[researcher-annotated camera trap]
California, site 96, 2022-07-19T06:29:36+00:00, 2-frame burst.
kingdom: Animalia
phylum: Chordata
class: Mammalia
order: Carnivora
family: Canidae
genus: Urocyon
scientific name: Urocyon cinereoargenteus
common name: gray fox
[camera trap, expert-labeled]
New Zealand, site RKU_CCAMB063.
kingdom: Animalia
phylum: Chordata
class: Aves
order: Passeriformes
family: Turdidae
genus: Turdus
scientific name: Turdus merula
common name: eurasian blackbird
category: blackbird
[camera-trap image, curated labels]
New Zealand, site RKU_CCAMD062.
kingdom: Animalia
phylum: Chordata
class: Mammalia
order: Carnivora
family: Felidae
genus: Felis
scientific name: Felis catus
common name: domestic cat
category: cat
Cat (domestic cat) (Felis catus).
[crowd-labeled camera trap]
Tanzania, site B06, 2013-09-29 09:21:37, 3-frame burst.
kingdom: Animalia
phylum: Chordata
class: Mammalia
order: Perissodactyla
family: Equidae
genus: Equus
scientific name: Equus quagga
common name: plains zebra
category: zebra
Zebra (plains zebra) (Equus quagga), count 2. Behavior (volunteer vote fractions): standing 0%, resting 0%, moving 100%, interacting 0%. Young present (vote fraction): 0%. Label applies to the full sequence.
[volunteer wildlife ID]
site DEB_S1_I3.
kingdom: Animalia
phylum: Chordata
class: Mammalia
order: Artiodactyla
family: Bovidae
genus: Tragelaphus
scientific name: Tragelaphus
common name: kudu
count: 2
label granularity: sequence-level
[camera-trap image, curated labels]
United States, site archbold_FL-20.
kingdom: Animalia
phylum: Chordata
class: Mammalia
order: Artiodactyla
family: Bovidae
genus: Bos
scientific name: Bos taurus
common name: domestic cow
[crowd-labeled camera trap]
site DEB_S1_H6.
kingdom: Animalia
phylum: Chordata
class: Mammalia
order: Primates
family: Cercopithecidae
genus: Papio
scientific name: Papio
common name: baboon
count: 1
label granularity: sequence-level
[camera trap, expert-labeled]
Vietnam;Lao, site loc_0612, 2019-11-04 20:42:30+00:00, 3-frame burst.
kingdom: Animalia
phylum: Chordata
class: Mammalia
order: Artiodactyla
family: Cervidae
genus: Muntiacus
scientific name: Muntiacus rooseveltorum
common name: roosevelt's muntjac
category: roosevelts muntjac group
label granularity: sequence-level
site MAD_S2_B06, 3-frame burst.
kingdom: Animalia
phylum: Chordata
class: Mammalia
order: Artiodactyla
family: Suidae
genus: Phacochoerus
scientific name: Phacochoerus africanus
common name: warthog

→ Exercise prompt
Each entry should be retyped exactly as given.

→ Answer to the exercise
[researcher-annotated camera trap]
California, site 96, 2022-07-19T06:29:36+00:00, 2-frame burst.
kingdom: Animalia
phylum: Chordata
class: Mammalia
order: Carnivora
family: Canidae
genus: Urocyon
scientific name: Urocyon cinereoargenteus
common name: gray fox
[camera trap, expert-labeled]
New Zealand, site RKU_CCAMB063.
kingdom: Animalia
phylum: Chordata
class: Aves
order: Passeriformes
family: Turdidae
genus: Turdus
scientific name: Turdus merula
common name: eurasian blackbird
category: blackbird
[camera-trap image, curated labels]
New Zealand, site RKU_CCAMD062.
kingdom: Animalia
phylum: Chordata
class: Mammalia
order: Carnivora
family: Felidae
genus: Felis
scientific name: Felis catus
common name: domestic cat
category: cat
Cat (domestic cat) (Felis catus).
[crowd-labeled camera trap]
Tanzania, site B06, 2013-09-29 09:21:37, 3-frame burst.
kingdom: Animalia
phylum: Chordata
class: Mammalia
order: Perissodactyla
family: Equidae
genus: Equus
scientific name: Equus quagga
common name: plains zebra
category: zebra
Zebra (plains zebra) (Equus quagga), count 2. Behavior (volunteer vote fractions): standing 0%, resting 0%, moving 100%, interacting 0%. Young present (vote fraction): 0%. Label applies to the full sequence.
[volunteer wildlife ID]
site DEB_S1_I3.
kingdom: Animalia
phylum: Chordata
class: Mammalia
order: Artiodactyla
family: Bovidae
genus: Tragelaphus
scientific name: Tragelaphus
common name: kudu
count: 2
label granularity: sequence-level
[camera-trap image, curated labels]
United States, site archbold_FL-20.
kingdom: Animalia
phylum: Chordata
class: Mammalia
order: Artiodactyla
family: Bovidae
genus: Bos
scientific name: Bos taurus
common name: domestic cow
[crowd-labeled camera trap]
site DEB_S1_H6.
kingdom: Animalia
phylum: Chordata
class: Mammalia
order: Primates
family: Cercopithecidae
genus: Papio
scientific name: Papio
common name: baboon
count: 1
label granularity: sequence-level
[camera trap, expert-labeled]
Vietnam;Lao, site loc_0612, 2019-11-04 20:42:30+00:00, 3-frame burst.
kingdom: Animalia
phylum: Chordata
class: Mammalia
order: Artiodactyla
family: Cervidae
genus: Muntiacus
scientific name: Muntiacus rooseveltorum
common name: roosevelt's muntjac
category: roosevelts muntjac group
label granularity: sequence-level
site MAD_S2_B06, 3-frame burst.
kingdom: Animalia
phylum: Chordata
class: Mammalia
order: Artiodactyla
family: Suidae
genus: Phacochoerus
scientific name: Phacochoerus africanus
common name: warthog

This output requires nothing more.